Any app built around your dining history and location data carries real responsibilities. If Zest Maps pulls data from your payment apps or booking platforms, that information flow needs to comply with privacy rules like GDPR in Europe and various state laws in the United States. Location and behavior patterns — where you eat, how often, at what time — can reveal routines, income level, and social connections. Those are sensitive details.

The company has not yet published detailed information about how it stores, uses, and protects your data. That's common for a brand-new app, but for a product whose entire value depends on collecting personal behavioral information, transparency about data handling should not be treated as an afterthought.

What This Launch Means

Zest Maps is entering a competitive space. Large AI platforms like OpenAI and Google are pushing into local discovery through their own generalist AI assistants. The real question is whether a restaurant-specific app can build enough data about how people eat — and enough user loyalty to keep feeding it — to stay competitive against bigger platforms that have more users but less specialized knowledge.
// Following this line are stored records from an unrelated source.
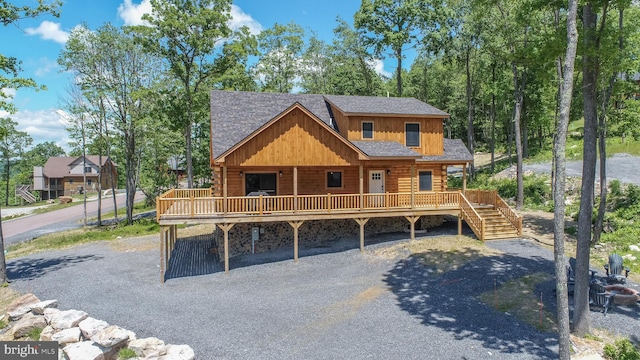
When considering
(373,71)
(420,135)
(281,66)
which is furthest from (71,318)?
(373,71)

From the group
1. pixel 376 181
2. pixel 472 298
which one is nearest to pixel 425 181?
pixel 376 181

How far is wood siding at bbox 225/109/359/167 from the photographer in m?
16.2

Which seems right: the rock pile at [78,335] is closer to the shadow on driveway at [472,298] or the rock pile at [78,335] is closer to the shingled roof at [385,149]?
the shadow on driveway at [472,298]

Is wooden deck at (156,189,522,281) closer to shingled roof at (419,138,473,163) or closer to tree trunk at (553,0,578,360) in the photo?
shingled roof at (419,138,473,163)

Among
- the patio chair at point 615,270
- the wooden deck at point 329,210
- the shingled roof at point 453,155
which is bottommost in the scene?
the patio chair at point 615,270

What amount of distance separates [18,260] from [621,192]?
3442 cm

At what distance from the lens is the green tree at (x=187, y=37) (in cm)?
2586

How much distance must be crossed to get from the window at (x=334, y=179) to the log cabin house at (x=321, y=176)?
2.3 inches

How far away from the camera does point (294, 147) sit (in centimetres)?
1680

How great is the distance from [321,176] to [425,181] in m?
6.59

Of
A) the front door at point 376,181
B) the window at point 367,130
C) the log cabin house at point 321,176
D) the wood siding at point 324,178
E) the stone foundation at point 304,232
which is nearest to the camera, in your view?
the log cabin house at point 321,176

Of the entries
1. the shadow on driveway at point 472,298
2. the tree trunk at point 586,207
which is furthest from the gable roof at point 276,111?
the tree trunk at point 586,207

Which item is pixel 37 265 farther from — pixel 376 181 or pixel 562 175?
pixel 562 175

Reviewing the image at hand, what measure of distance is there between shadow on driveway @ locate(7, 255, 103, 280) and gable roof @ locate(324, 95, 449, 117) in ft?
52.5
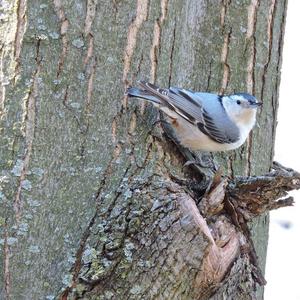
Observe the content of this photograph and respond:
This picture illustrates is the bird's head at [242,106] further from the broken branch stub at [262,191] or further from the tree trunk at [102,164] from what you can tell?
the broken branch stub at [262,191]

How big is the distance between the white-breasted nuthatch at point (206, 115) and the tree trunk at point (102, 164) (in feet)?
0.18

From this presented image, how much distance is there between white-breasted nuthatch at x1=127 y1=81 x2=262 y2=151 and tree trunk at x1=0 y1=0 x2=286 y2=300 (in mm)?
55

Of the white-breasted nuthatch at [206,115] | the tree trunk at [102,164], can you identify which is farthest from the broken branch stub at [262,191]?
the white-breasted nuthatch at [206,115]

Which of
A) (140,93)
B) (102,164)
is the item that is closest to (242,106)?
(140,93)

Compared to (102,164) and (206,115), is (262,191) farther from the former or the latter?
(206,115)

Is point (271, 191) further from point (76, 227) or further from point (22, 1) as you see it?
point (22, 1)

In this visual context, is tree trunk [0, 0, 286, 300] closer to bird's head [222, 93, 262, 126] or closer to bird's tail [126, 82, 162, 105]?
bird's tail [126, 82, 162, 105]

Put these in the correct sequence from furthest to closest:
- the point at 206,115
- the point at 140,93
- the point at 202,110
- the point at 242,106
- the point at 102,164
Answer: the point at 206,115 < the point at 202,110 < the point at 242,106 < the point at 140,93 < the point at 102,164

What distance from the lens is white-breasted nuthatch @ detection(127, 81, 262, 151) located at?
2.39 metres

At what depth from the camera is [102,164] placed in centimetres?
209

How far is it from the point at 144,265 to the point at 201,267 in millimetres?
149

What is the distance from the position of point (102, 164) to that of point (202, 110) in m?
0.67

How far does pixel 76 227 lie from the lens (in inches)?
78.8

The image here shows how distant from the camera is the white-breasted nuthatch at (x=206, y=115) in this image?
A: 239cm
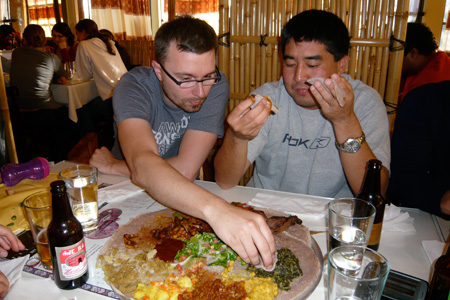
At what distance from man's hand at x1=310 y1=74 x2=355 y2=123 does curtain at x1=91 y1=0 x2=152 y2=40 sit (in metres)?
8.18

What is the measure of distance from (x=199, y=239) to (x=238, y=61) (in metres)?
1.96

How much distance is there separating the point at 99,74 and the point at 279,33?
10.3 ft

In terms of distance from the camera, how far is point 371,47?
2.60m

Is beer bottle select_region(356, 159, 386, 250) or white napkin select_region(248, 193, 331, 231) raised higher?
beer bottle select_region(356, 159, 386, 250)

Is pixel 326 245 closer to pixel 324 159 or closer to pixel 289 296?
pixel 289 296

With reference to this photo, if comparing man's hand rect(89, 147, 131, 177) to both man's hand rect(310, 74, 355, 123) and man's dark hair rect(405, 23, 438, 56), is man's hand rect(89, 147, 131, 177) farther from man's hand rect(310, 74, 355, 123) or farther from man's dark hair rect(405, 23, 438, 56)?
man's dark hair rect(405, 23, 438, 56)

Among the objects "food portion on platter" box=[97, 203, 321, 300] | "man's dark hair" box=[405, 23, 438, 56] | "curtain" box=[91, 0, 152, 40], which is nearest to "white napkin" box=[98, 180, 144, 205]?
"food portion on platter" box=[97, 203, 321, 300]

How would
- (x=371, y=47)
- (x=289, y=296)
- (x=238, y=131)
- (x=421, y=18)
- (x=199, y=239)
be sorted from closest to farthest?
1. (x=289, y=296)
2. (x=199, y=239)
3. (x=238, y=131)
4. (x=371, y=47)
5. (x=421, y=18)

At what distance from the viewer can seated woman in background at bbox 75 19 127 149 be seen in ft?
15.1

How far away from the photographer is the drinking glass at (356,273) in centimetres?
77

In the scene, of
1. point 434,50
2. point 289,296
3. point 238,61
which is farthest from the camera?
point 434,50

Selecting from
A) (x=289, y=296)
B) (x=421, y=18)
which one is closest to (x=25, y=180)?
(x=289, y=296)

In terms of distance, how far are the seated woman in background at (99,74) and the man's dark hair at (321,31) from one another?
3448 millimetres

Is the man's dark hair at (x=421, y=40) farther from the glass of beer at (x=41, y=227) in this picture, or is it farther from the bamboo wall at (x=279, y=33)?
the glass of beer at (x=41, y=227)
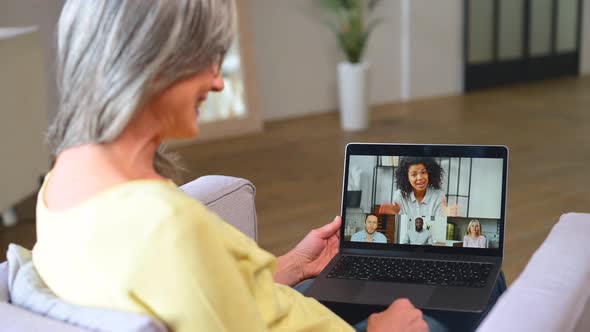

In my view, the answer hinges on whether Zest Maps can build what's called a "proprietary data asset" — in this case, a deep, longitudinal map of dining preferences that a generalist platform simply cannot replicate. That kind of asset has sustained niche products in food, travel, and health. Whether Zest Maps can generate the user engagement needed to build that data advantage before running out of resources, or before a larger competitor replicates the idea, is the central question the company faces.

The product will ultimately be judged by one measure: how good are the recommendations, really, and does the app get better the more you use it? That's the only metric that matters in personalization.